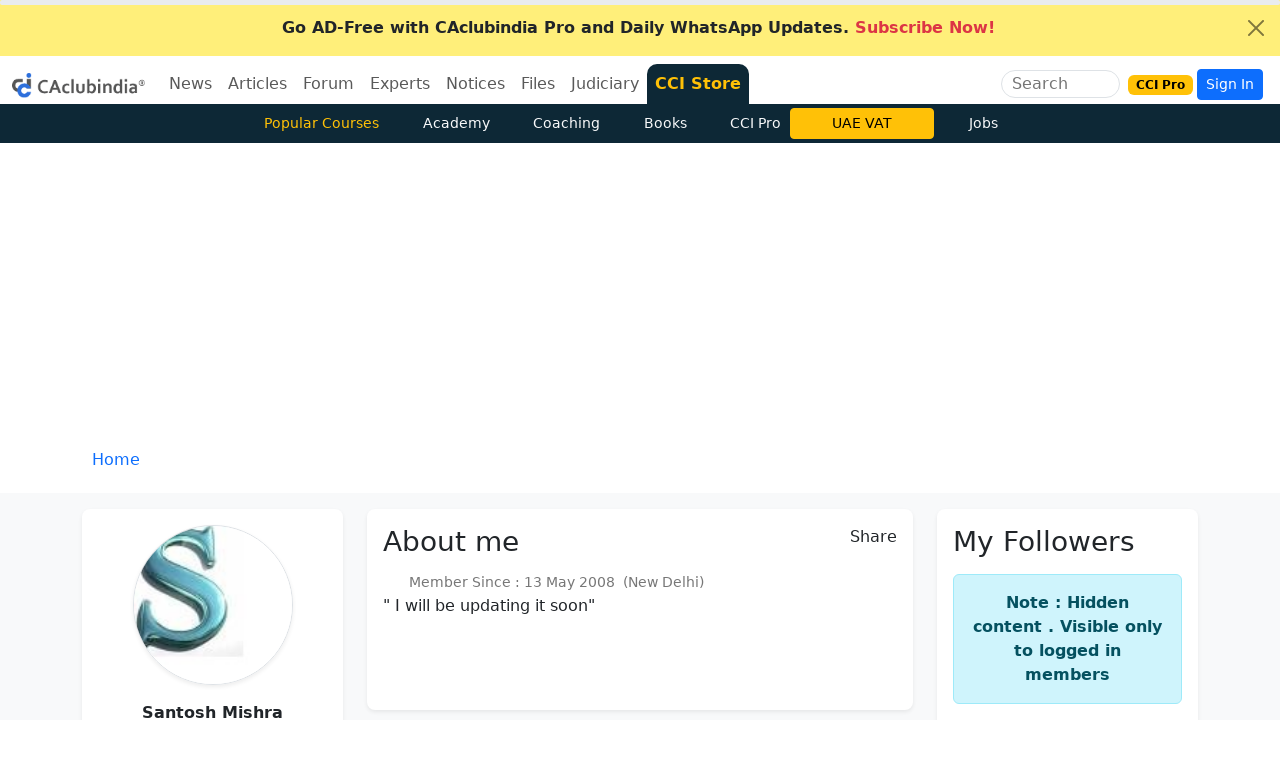

--- FILE ---
content_type: text/html; charset=utf-8
request_url: https://www.google.com/recaptcha/api2/aframe
body_size: 182
content:
<!DOCTYPE HTML><html><head><meta http-equiv="content-type" content="text/html; charset=UTF-8"></head><body><script nonce="xlNr8CvOT4NrxM7QSQxPag">/** Anti-fraud and anti-abuse applications only. See google.com/recaptcha */ try{var clients={'sodar':'https://pagead2.googlesyndication.com/pagead/sodar?'};window.addEventListener("message",function(a){try{if(a.source===window.parent){var b=JSON.parse(a.data);var c=clients[b['id']];if(c){var d=document.createElement('img');d.src=c+b['params']+'&rc='+(localStorage.getItem("rc::a")?sessionStorage.getItem("rc::b"):"");window.document.body.appendChild(d);sessionStorage.setItem("rc::e",parseInt(sessionStorage.getItem("rc::e")||0)+1);localStorage.setItem("rc::h",'1768607981802');}}}catch(b){}});window.parent.postMessage("_grecaptcha_ready", "*");}catch(b){}</script></body></html>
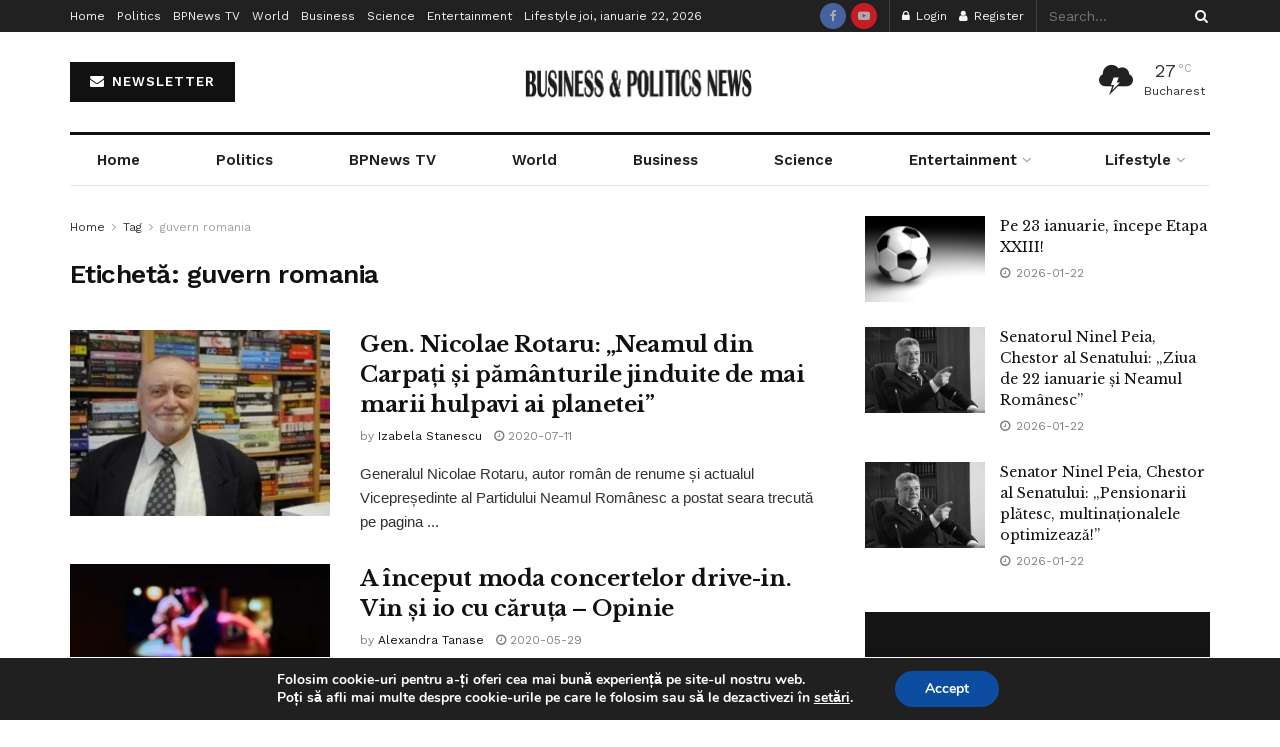

--- FILE ---
content_type: text/html; charset=utf-8
request_url: https://www.google.com/recaptcha/api2/aframe
body_size: 269
content:
<!DOCTYPE HTML><html><head><meta http-equiv="content-type" content="text/html; charset=UTF-8"></head><body><script nonce="Rz4zNKKlnTJjMINpxgpmPQ">/** Anti-fraud and anti-abuse applications only. See google.com/recaptcha */ try{var clients={'sodar':'https://pagead2.googlesyndication.com/pagead/sodar?'};window.addEventListener("message",function(a){try{if(a.source===window.parent){var b=JSON.parse(a.data);var c=clients[b['id']];if(c){var d=document.createElement('img');d.src=c+b['params']+'&rc='+(localStorage.getItem("rc::a")?sessionStorage.getItem("rc::b"):"");window.document.body.appendChild(d);sessionStorage.setItem("rc::e",parseInt(sessionStorage.getItem("rc::e")||0)+1);localStorage.setItem("rc::h",'1769113658555');}}}catch(b){}});window.parent.postMessage("_grecaptcha_ready", "*");}catch(b){}</script></body></html>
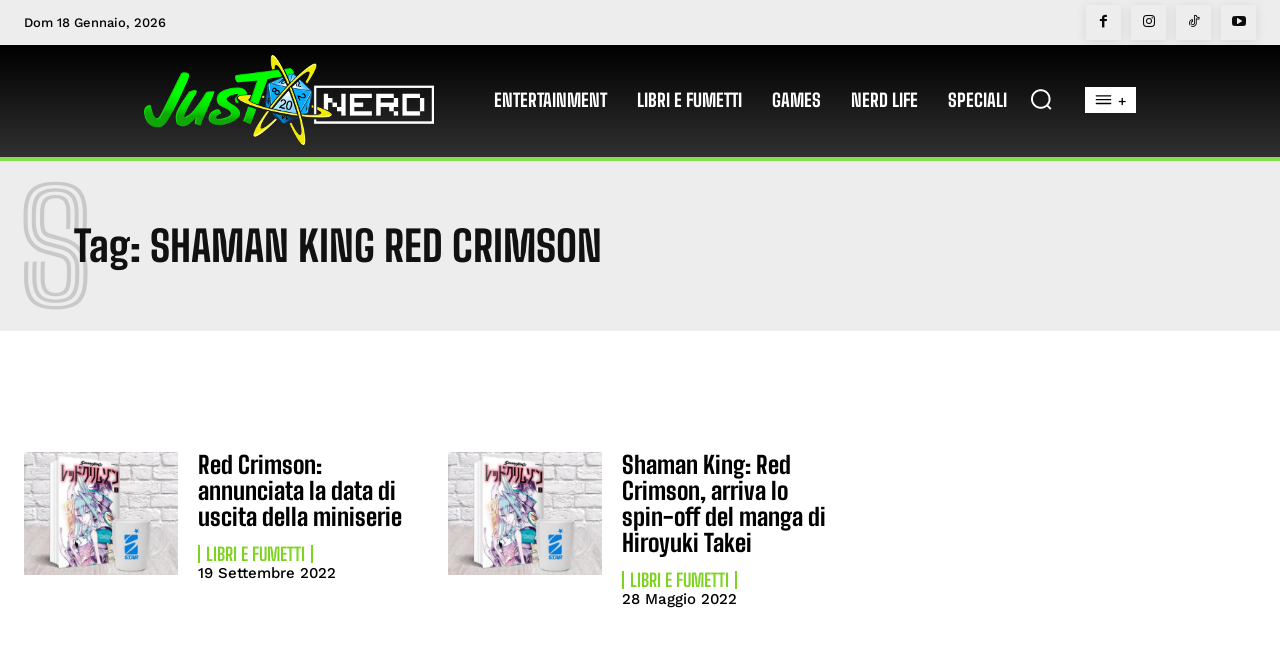

--- FILE ---
content_type: text/html; charset=utf-8
request_url: https://www.google.com/recaptcha/api2/aframe
body_size: 267
content:
<!DOCTYPE HTML><html><head><meta http-equiv="content-type" content="text/html; charset=UTF-8"></head><body><script nonce="-hqEKHuxY34KGJR2fDk8Fg">/** Anti-fraud and anti-abuse applications only. See google.com/recaptcha */ try{var clients={'sodar':'https://pagead2.googlesyndication.com/pagead/sodar?'};window.addEventListener("message",function(a){try{if(a.source===window.parent){var b=JSON.parse(a.data);var c=clients[b['id']];if(c){var d=document.createElement('img');d.src=c+b['params']+'&rc='+(localStorage.getItem("rc::a")?sessionStorage.getItem("rc::b"):"");window.document.body.appendChild(d);sessionStorage.setItem("rc::e",parseInt(sessionStorage.getItem("rc::e")||0)+1);localStorage.setItem("rc::h",'1768745118000');}}}catch(b){}});window.parent.postMessage("_grecaptcha_ready", "*");}catch(b){}</script></body></html>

- _WORK INSTRUCTION_: All of the data above should be transcribed verbatim, with pictures omitted.

- _RESPONSE AREA_:
--- FILE ---
content_type: text/html; charset=utf-8
request_url: https://www.google.com/recaptcha/api2/aframe
body_size: 182
content:
<!DOCTYPE HTML><html><head><meta http-equiv="content-type" content="text/html; charset=UTF-8"></head><body><script nonce="xlNr8CvOT4NrxM7QSQxPag">/** Anti-fraud and anti-abuse applications only. See google.com/recaptcha */ try{var clients={'sodar':'https://pagead2.googlesyndication.com/pagead/sodar?'};window.addEventListener("message",function(a){try{if(a.source===window.parent){var b=JSON.parse(a.data);var c=clients[b['id']];if(c){var d=document.createElement('img');d.src=c+b['params']+'&rc='+(localStorage.getItem("rc::a")?sessionStorage.getItem("rc::b"):"");window.document.body.appendChild(d);sessionStorage.setItem("rc::e",parseInt(sessionStorage.getItem("rc::e")||0)+1);localStorage.setItem("rc::h",'1768607981802');}}}catch(b){}});window.parent.postMessage("_grecaptcha_ready", "*");}catch(b){}</script></body></html>

--- FILE ---
content_type: text/html; charset=utf-8
request_url: https://www.google.com/recaptcha/api2/aframe
body_size: 269
content:
<!DOCTYPE HTML><html><head><meta http-equiv="content-type" content="text/html; charset=UTF-8"></head><body><script nonce="Rz4zNKKlnTJjMINpxgpmPQ">/** Anti-fraud and anti-abuse applications only. See google.com/recaptcha */ try{var clients={'sodar':'https://pagead2.googlesyndication.com/pagead/sodar?'};window.addEventListener("message",function(a){try{if(a.source===window.parent){var b=JSON.parse(a.data);var c=clients[b['id']];if(c){var d=document.createElement('img');d.src=c+b['params']+'&rc='+(localStorage.getItem("rc::a")?sessionStorage.getItem("rc::b"):"");window.document.body.appendChild(d);sessionStorage.setItem("rc::e",parseInt(sessionStorage.getItem("rc::e")||0)+1);localStorage.setItem("rc::h",'1769113658555');}}}catch(b){}});window.parent.postMessage("_grecaptcha_ready", "*");}catch(b){}</script></body></html>

--- FILE ---
content_type: text/html; charset=utf-8
request_url: https://www.google.com/recaptcha/api2/aframe
body_size: 267
content:
<!DOCTYPE HTML><html><head><meta http-equiv="content-type" content="text/html; charset=UTF-8"></head><body><script nonce="-hqEKHuxY34KGJR2fDk8Fg">/** Anti-fraud and anti-abuse applications only. See google.com/recaptcha */ try{var clients={'sodar':'https://pagead2.googlesyndication.com/pagead/sodar?'};window.addEventListener("message",function(a){try{if(a.source===window.parent){var b=JSON.parse(a.data);var c=clients[b['id']];if(c){var d=document.createElement('img');d.src=c+b['params']+'&rc='+(localStorage.getItem("rc::a")?sessionStorage.getItem("rc::b"):"");window.document.body.appendChild(d);sessionStorage.setItem("rc::e",parseInt(sessionStorage.getItem("rc::e")||0)+1);localStorage.setItem("rc::h",'1768745118000');}}}catch(b){}});window.parent.postMessage("_grecaptcha_ready", "*");}catch(b){}</script></body></html>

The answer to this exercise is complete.